BRIEF
Print all of the entries exactly, minus the pictures.

(Image-linked spatial questions)
▬▬▬
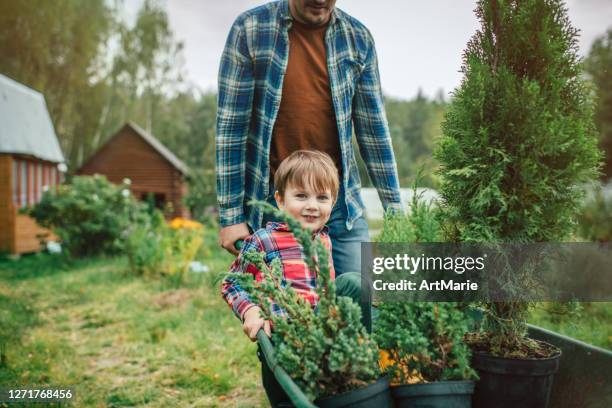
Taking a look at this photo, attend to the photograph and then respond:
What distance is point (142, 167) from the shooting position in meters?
21.6

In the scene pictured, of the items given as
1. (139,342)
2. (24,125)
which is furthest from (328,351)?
(24,125)

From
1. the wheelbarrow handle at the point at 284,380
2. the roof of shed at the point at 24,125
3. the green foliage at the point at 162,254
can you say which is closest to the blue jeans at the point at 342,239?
the wheelbarrow handle at the point at 284,380

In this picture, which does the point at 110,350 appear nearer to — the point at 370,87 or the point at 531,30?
the point at 370,87

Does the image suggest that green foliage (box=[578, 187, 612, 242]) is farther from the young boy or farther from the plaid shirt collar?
the young boy

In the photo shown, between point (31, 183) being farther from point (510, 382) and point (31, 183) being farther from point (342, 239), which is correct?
point (510, 382)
▬▬▬
TASK SOLUTION
Taking a look at this photo, attend to the photograph and then respond:
What distance is point (142, 167) from the shooting position in meters?
21.6

In the scene pictured, of the items given as
1. (139,342)
2. (24,125)
which is furthest from (328,351)?
(24,125)

From
1. the wheelbarrow handle at the point at 284,380
2. the roof of shed at the point at 24,125
3. the green foliage at the point at 162,254
can you say which is closest to the blue jeans at the point at 342,239?
the wheelbarrow handle at the point at 284,380

In this picture, which does the point at 110,350 appear nearer to — the point at 370,87 or the point at 531,30?
the point at 370,87

Does the image suggest that green foliage (box=[578, 187, 612, 242]) is farther from the young boy or farther from the plaid shirt collar?
the young boy

In the photo shown, between point (31, 183) being farther from point (510, 382) and point (31, 183) being farther from point (342, 239), which is correct?
point (510, 382)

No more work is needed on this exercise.